— BEGIN Exercise input —

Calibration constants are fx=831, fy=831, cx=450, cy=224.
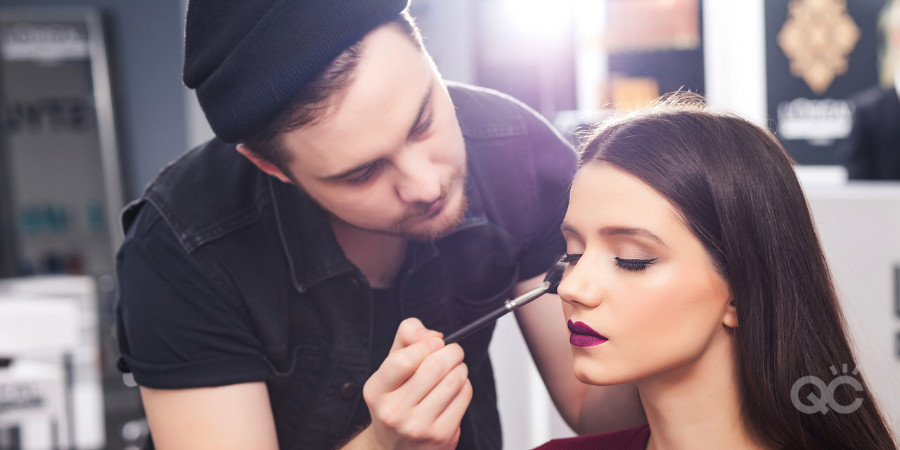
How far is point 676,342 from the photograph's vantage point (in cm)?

— END Exercise input —
— BEGIN Exercise input —

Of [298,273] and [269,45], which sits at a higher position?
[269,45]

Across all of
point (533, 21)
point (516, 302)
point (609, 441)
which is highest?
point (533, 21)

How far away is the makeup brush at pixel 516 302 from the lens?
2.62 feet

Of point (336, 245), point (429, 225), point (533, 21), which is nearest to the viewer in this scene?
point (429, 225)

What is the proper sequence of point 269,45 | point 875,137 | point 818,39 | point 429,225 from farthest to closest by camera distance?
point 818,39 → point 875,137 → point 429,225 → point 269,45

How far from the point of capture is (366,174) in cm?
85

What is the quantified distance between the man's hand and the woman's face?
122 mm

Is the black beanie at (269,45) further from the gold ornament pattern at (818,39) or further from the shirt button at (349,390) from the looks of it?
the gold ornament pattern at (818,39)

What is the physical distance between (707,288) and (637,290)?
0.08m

— END Exercise input —

Task statement:
Copy the stretch of lines from the line containing "Calibration constants are" through the line containing "How far is point", reproducing each without alteration and omitting the picture from your answer.

Expected answer:
Calibration constants are fx=831, fy=831, cx=450, cy=224.
How far is point 676,342 from the photograph's vantage point (in cm)?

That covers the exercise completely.